Business secretary Kwasi Kwarteng tells LV= to reveal fees from £530m Bain takeover
Mutual insurer Liverpool Victoria (LV=) has been urged by the business secretary to disclose how much City firms will take home from the £530m proposed takeover by US private equity firm Bain Capital, amid increasing scrutiny from members.
In parliament yesterday Kwasi Kwarteng said “transparent data” should be provided for LV= customers about how much bankers, lawyers and lobbyists stand to make from the proposed sale of the mutual insurer to Bain Capital, which would end the firm’s member-owned status.
Labour MP Gareth Thomas, chair of the all-party parliamentary group for mutuals, today told City A.M. that LV= “should publish the bid and the tender documents from Bain, and from Royal London, in full, and let members look.”
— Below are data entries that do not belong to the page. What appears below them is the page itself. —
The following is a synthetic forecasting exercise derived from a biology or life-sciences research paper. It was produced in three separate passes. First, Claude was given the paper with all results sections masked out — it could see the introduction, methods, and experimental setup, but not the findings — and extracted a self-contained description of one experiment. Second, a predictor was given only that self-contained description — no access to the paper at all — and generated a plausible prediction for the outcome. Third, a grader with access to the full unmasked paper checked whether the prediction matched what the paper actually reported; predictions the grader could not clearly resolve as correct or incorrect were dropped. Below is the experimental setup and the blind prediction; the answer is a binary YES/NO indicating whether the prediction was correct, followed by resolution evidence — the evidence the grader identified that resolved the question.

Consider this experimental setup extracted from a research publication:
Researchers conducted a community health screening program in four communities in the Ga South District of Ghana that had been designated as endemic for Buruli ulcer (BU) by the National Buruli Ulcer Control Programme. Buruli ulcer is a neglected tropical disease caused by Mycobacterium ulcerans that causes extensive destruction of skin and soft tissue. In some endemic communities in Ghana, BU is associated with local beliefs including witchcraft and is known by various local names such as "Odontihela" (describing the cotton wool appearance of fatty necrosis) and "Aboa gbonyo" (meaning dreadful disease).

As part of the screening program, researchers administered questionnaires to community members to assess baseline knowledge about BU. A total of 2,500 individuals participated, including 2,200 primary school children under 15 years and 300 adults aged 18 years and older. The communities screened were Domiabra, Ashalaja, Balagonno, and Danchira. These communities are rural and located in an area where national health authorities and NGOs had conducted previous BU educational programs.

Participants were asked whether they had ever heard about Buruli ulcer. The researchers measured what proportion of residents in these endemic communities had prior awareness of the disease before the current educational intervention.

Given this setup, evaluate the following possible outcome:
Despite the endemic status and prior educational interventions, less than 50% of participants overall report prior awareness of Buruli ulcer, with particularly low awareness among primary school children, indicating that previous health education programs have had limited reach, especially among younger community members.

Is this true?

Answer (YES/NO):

“This is money that’s been invested by British families for their retirement,” Thomas explained, “and they’ve got a right to expect Liverpool Victoria to manage that money in an effective and an honest way and not revealing how much they’re paying for all this doesn’t seem to sit with this.”
FTI Consulting, according to reports, is one of the companies which stands to benefit from the deal but has come under scrutiny after The Times reported a possible conflict of interest. FTI Consulting has been employed for public relations advice even as one of its managing directors is set to be involved in an independent review of the deal.
It has also been noted that the investment bank working with LV=, Fenchurch Advisory Partners, is headed by Malik Karim, treasurer of the Conservative party.
Chief executive Mark Hartigan has so far declined to reveal how much the mutual insurer, which is legally owned by around 297,000 with-profits policyholders, is spending on its advisers.
An LV= spokesperson said: “As a mutual we are keenly aware of our responsibility to members’ money. We competitively tendered for all advisory aspects of the transaction. The fees are commensurate with other transactions of this size and complexity.”
The news comes amid rising tensions as the proposed takeover deal of LV= has come under increased scrutiny after the mutual insurer announced that its members would receive just £100 each from the £530m sale to Bain, which will end LV’s status as a mutual after 178 years.
The mutual’s 1.16m members will vote to approve or reject the Bain deal on December 10 – three quarters of the votes are needed for the takeover to go ahead.